L'ABL a également relevé « les efforts déployés par le ministre des Finances (Ali Hassan Khalil) et le Parlement pour permettre l'envoi d'une délégation parlementaire aux États-Unis afin de discuter avec les autorités américaines des moyens de protéger le secteur financier libanais ». L'association a ensuite évoqué les mesures prises par « les autorités financières et monétaires » pour préserver le secteur bancaire en s'adaptant notamment « aux exigences du Groupe d'action financière (Gafi) » en matière de lutte contre le blanchiment d'argent et le financement du terrorisme. L'ABL a enfin estimé que « l'application par les banques de la législation nationale et de la règlementation internationale, y compris l'application des sanctions (américaines contre le Hezbollah) est une des conditions nécessaires pour protéger les intérêts du Liban ». « Les banques libanaises, présentes dans 33 pays, font partie du système bancaire mondial et en respectent toutes les règles », a conclu l'association.
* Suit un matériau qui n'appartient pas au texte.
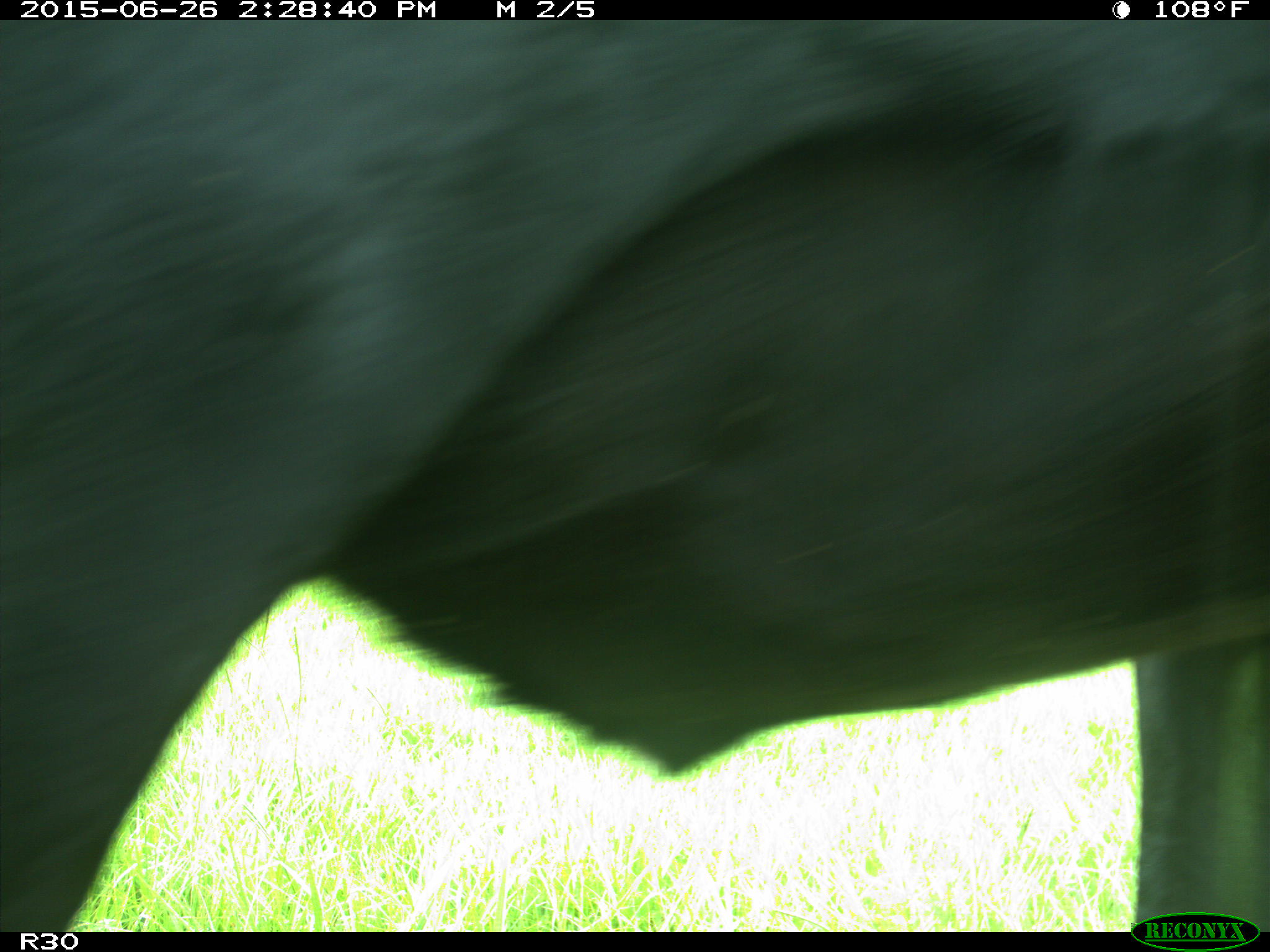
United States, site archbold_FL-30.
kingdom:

Cette déclaration intervient deux jours après que le bloc parlementaire de la Fidélité à la résistance regroupant 14 députés liés au Hezbollah a accusé la BDL « de contribuer à attiser la guerre d'élimination lancée par les États-Unis contre le Hezbollah. » Le groupe visait notamment deux circulaires de la BDL (n° 317 et n° 420) émises le 3 mai afin de définir les modalités d'application par les banques des sanctions américaines – le Hezbollah International Financing Prevention Act of 2015 adopté le 16 décembre dernier – contre le parti chiite et ses soutiens financiers. Le ministre de l'Industrie, Hussein Hajj Hassan – lui-même membre du groupe parlementaire – avait déclaré le même jour en Conseil des ministres que les banques avaient « franchi la ligne rouge » après la clôture des comptes de deux députés du Hezbollah par les établissements bancaires qui les hébergeaient.
Depuis quelques mois, les autorités libanaises ont adopté plusieurs mesures pour adapter la législation libanaise aux exigences internationales en matière de lutte contre le blanchiment d'argent et le financement du terrorisme. Le 13 novembre 2015, les députés libanais avaient voté trois lois permettant de répondre aux exigences du Gafi ainsi qu'à celles du Forum mondial. Le premier texte élargit le crime de blanchiment d'argent pour notamment y inclure l'évasion fiscale, le deuxième exige la déclaration des espèces aux douanes lors de transports transfrontaliers et le troisième permet l'échange intergouvernemental d'informations fiscales sur demande en cas de soupçons sérieux d'évasion fiscale. Le Parlement avait ratifié la Convention internationale pour la répression du financement du terrorisme de 1999 lors de la même séance. L'Organisation de coopération et de développement économiques (OCDE) a enfin annoncé mercredi que le Liban s'était engagé à appliquer l'échange automatique d'informations fiscales dès septembre 2018.